TASK BRIEF
Report, as a bare number, how many lines of the material below contain the word "Washington".

PROVIDED MATERIAL
# # # # #

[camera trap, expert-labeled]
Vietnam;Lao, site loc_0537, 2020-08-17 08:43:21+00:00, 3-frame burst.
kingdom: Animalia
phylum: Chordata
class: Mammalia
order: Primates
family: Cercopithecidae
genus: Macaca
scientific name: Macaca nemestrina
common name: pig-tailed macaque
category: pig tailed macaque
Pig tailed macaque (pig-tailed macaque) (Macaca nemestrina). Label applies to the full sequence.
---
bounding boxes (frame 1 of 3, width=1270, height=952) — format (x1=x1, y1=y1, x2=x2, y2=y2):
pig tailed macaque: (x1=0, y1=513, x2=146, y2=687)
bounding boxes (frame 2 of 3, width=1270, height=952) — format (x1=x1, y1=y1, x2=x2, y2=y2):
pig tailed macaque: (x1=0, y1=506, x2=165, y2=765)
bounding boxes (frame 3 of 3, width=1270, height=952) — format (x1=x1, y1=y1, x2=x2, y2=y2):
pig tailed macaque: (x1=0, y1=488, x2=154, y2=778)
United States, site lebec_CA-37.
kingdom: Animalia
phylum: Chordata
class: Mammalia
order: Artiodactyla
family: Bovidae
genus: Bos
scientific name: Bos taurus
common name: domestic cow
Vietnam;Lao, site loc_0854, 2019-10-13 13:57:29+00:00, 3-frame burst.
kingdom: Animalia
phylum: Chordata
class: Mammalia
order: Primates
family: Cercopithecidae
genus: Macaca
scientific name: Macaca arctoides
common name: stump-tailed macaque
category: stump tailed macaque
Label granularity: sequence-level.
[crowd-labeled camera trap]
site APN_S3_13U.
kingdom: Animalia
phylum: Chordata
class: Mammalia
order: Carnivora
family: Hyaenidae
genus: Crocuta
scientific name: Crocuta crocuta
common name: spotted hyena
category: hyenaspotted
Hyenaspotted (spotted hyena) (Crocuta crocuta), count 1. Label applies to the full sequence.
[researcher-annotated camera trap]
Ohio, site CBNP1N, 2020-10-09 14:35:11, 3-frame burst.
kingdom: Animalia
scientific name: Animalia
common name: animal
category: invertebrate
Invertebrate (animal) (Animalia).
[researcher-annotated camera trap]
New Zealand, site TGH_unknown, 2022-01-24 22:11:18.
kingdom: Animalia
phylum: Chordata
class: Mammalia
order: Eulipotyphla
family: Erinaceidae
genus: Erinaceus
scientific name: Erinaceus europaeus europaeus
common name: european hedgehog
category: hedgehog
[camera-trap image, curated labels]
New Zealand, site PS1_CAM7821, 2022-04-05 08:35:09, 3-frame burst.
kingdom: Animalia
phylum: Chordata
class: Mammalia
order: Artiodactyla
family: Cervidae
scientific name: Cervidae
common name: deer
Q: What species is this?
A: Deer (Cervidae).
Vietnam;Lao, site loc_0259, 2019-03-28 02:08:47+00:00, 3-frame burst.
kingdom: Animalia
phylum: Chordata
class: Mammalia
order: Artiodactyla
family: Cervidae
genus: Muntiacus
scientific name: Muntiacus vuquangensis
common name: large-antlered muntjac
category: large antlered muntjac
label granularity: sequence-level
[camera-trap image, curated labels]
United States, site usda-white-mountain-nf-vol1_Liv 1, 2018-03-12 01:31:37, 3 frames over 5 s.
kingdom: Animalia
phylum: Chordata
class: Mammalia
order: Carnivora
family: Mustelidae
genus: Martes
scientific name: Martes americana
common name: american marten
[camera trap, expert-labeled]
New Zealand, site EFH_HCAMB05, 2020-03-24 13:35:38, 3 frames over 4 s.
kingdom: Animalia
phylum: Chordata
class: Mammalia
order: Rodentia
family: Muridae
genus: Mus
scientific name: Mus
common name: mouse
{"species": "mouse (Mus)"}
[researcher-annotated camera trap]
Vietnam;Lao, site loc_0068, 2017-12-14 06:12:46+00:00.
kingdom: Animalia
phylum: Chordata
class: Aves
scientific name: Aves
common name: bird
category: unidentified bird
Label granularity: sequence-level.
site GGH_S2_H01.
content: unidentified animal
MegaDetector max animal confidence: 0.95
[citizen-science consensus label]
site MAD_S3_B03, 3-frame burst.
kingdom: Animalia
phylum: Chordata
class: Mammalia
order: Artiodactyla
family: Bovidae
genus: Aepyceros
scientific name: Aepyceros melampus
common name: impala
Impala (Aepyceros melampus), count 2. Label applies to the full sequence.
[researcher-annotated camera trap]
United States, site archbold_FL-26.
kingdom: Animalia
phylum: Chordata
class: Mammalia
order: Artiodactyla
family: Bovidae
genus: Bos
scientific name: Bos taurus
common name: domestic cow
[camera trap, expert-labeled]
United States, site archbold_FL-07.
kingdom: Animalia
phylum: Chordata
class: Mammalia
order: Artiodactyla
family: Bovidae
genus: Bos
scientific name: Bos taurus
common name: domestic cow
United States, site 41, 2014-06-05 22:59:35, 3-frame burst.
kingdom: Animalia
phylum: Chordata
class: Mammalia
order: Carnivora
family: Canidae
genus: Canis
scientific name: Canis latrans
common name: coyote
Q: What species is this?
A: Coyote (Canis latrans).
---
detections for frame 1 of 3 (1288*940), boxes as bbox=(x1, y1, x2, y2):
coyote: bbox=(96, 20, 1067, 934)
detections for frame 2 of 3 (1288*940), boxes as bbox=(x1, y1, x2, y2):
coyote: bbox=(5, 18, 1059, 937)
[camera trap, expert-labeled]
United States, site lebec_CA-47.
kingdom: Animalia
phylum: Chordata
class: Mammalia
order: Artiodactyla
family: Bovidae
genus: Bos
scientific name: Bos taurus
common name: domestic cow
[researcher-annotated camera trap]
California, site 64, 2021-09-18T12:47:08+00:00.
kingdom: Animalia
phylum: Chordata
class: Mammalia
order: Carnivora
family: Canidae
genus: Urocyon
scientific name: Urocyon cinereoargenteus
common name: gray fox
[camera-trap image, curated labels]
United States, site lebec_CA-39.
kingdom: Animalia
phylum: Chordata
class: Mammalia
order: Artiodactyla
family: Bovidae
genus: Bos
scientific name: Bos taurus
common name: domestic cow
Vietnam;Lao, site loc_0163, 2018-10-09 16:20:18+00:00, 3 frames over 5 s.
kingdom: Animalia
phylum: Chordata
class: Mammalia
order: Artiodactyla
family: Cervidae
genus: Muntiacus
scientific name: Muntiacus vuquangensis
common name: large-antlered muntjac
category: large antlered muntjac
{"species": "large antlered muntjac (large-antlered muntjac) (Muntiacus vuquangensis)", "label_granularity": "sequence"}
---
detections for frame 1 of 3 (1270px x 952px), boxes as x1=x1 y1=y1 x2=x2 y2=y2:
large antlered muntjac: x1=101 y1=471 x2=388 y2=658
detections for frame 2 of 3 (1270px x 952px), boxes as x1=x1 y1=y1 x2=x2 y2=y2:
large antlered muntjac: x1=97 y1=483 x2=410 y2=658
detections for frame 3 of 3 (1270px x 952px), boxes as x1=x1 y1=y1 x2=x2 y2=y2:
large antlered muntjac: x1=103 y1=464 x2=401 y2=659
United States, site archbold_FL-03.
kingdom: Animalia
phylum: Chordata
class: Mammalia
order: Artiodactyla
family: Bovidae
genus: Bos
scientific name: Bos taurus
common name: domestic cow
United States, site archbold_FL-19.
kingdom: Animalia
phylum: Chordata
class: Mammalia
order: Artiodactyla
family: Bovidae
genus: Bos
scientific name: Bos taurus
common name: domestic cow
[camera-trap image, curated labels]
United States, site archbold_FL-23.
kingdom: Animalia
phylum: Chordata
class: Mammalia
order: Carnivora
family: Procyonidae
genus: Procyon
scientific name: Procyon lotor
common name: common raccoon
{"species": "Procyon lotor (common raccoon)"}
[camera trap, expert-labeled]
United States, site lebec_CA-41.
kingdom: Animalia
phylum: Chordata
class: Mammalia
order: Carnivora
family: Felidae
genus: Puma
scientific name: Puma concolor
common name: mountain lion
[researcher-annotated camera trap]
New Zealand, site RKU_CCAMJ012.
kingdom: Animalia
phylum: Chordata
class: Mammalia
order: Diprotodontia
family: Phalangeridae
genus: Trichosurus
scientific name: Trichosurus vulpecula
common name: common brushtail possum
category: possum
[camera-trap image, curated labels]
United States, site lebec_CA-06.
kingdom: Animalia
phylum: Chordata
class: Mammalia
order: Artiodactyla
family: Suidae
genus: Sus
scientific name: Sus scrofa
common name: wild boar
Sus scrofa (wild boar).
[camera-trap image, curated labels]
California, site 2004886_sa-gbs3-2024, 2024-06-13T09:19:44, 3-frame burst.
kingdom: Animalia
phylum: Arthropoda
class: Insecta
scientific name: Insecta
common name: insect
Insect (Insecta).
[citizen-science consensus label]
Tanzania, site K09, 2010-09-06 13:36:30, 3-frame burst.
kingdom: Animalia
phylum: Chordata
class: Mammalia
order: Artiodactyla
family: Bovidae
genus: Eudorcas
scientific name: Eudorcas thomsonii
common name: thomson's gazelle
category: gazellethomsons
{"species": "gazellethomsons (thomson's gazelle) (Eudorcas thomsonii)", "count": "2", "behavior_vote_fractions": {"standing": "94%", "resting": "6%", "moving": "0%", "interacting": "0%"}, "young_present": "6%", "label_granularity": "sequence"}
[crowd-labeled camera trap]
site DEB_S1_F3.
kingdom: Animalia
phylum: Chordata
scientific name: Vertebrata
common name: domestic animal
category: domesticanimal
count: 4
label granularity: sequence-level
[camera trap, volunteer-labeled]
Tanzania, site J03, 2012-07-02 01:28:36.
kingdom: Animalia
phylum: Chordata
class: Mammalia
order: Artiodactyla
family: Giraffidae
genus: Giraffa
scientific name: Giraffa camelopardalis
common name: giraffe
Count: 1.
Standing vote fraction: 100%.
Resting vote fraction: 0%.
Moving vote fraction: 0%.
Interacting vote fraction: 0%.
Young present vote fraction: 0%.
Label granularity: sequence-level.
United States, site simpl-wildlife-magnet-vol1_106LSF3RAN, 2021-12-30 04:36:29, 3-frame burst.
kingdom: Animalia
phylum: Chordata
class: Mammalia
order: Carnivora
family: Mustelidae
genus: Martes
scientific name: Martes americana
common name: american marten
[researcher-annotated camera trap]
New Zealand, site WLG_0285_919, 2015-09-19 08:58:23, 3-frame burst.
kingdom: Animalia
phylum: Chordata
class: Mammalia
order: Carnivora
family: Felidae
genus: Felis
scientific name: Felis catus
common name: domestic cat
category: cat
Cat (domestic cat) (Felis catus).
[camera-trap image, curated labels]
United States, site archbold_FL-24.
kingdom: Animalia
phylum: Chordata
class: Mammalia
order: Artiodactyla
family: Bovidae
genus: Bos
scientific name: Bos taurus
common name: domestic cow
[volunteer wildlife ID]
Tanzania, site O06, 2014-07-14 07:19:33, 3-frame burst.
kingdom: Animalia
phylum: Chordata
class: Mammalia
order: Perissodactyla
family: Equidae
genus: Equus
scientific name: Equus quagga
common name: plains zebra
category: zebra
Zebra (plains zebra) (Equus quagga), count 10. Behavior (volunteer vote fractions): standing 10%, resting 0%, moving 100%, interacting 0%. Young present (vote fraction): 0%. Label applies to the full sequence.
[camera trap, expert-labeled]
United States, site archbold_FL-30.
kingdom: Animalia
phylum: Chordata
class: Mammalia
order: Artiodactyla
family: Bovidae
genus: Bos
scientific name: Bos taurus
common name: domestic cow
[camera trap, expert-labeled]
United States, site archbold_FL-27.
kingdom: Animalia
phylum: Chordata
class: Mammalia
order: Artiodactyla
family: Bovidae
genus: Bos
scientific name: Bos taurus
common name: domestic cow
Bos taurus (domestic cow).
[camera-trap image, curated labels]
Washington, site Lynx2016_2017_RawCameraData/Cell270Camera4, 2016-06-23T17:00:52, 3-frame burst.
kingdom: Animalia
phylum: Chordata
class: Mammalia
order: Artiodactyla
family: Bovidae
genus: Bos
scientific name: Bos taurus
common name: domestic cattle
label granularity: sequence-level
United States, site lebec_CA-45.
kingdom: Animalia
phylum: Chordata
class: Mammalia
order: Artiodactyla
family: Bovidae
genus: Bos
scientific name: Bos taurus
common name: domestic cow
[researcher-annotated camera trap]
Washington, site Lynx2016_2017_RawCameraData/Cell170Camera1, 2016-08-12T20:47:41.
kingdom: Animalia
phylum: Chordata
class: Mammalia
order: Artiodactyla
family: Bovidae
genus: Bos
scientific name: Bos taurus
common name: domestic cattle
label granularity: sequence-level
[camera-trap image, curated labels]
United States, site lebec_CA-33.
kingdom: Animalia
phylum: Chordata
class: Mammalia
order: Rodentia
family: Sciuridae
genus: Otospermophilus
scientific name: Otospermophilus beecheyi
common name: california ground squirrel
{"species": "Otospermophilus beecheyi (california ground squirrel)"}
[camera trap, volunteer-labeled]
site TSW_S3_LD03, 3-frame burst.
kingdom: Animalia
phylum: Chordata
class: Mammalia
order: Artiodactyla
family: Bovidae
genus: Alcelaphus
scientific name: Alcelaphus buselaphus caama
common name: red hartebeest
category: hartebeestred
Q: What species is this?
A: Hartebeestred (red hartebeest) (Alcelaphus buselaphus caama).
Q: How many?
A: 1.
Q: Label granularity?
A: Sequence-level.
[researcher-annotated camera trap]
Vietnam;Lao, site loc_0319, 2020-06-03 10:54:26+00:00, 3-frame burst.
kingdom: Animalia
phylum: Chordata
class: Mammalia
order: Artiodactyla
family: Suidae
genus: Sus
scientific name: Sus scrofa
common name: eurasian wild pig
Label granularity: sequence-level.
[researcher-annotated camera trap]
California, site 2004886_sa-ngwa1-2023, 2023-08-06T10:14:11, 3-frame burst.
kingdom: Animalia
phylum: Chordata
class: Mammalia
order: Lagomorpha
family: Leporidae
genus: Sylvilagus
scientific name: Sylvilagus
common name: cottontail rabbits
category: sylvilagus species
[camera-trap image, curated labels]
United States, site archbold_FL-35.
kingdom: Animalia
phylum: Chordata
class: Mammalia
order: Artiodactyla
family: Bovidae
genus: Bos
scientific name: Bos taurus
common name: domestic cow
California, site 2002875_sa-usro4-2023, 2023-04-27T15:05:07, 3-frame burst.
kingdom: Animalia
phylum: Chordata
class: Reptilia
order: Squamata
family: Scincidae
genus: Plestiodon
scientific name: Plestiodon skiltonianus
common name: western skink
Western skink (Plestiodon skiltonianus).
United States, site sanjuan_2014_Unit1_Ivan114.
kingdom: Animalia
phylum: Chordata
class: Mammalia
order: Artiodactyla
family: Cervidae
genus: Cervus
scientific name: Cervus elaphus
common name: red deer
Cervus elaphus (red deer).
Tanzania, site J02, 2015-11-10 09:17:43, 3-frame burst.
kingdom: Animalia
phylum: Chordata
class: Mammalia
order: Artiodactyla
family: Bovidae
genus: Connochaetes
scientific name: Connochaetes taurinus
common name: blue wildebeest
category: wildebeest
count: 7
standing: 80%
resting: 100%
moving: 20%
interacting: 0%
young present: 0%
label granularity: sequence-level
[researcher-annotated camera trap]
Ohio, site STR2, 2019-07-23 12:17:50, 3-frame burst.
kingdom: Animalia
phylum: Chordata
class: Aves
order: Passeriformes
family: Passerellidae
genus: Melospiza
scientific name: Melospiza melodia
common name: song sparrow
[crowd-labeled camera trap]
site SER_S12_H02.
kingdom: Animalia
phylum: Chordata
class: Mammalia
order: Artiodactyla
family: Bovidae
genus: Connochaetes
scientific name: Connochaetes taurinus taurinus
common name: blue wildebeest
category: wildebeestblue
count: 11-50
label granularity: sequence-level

# # # # #

ANSWER AREA
2